> Task requirements:
Put the stretch of records from the line containing "What is the distance from the camera" through the line containing "2.60 metres" into a numbered list, leaving out blank lines.

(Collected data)
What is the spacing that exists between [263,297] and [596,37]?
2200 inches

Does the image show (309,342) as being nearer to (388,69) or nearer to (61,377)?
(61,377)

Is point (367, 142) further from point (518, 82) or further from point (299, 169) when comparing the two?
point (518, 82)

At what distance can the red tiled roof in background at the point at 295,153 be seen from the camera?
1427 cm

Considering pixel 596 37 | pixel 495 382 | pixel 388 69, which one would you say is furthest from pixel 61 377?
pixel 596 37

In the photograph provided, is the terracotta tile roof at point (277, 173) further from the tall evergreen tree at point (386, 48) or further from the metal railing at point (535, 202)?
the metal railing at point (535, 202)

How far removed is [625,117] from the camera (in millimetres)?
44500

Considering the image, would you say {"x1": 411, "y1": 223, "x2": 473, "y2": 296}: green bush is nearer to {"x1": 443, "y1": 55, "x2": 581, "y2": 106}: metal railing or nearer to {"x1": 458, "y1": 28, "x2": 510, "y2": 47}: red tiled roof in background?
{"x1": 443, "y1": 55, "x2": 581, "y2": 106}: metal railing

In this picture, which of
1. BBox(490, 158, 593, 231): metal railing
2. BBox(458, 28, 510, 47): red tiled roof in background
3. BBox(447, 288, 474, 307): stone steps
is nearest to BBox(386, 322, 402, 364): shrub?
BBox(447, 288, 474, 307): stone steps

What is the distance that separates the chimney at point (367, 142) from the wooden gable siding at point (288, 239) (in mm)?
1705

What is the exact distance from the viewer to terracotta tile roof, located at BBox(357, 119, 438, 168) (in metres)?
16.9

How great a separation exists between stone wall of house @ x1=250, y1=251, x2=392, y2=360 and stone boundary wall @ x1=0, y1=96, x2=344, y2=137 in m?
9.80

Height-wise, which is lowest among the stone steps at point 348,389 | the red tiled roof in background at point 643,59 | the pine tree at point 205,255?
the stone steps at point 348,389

==

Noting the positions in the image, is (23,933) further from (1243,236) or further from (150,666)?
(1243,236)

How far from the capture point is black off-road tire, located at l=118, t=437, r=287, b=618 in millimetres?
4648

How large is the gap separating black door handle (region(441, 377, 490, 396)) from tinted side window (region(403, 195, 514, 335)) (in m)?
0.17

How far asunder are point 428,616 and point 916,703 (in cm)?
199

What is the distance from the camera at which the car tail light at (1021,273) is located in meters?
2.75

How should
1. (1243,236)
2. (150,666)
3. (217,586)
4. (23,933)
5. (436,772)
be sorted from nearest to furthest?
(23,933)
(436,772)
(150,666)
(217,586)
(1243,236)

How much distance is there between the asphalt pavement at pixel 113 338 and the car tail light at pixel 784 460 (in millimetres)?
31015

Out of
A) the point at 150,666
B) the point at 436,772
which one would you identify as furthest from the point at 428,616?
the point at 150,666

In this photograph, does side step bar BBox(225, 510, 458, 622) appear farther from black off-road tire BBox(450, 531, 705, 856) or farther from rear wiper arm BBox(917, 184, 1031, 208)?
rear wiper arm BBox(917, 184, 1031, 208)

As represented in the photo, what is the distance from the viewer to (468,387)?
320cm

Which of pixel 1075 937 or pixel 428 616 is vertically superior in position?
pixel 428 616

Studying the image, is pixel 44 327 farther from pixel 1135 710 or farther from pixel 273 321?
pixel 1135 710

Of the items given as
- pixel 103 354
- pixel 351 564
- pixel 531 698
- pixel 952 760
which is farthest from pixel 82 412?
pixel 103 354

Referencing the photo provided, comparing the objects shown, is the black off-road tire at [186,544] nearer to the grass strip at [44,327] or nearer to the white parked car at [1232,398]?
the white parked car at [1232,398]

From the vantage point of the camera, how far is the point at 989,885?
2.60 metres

> Finished answer:
1. What is the distance from the camera at which the car tail light at (1021,273) is located in meters?
2. 2.75
3. How should
4. 1. (1243,236)
5. 2. (150,666)
6. 3. (217,586)
7. 4. (23,933)
8. 5. (436,772)
9. be sorted from nearest to furthest?
10. (23,933)
11. (436,772)
12. (150,666)
13. (217,586)
14. (1243,236)
15. How much distance is there between the asphalt pavement at pixel 113 338 and the car tail light at pixel 784 460 (in millimetres)?
16. 31015
17. Out of
18. A) the point at 150,666
19. B) the point at 436,772
20. which one would you identify as furthest from the point at 428,616?
21. the point at 150,666
22. In this photograph, does side step bar BBox(225, 510, 458, 622) appear farther from black off-road tire BBox(450, 531, 705, 856) or farther from rear wiper arm BBox(917, 184, 1031, 208)?
23. rear wiper arm BBox(917, 184, 1031, 208)
24. As represented in the photo, what is the distance from the viewer to (468,387)?
25. 320cm
26. Which of pixel 1075 937 or pixel 428 616 is vertically superior in position?
27. pixel 428 616
28. Studying the image, is pixel 44 327 farther from pixel 1135 710 or farther from pixel 273 321?
29. pixel 1135 710
30. Of the items given as
31. - pixel 103 354
32. - pixel 351 564
33. - pixel 531 698
34. - pixel 952 760
35. which is farthest from pixel 82 412?
36. pixel 103 354
37. Referencing the photo provided, comparing the objects shown, is the black off-road tire at [186,544] nearer to the grass strip at [44,327] or nearer to the white parked car at [1232,398]?
38. the white parked car at [1232,398]
39. From the vantage point of the camera, how far is the point at 989,885?
40. 2.60 metres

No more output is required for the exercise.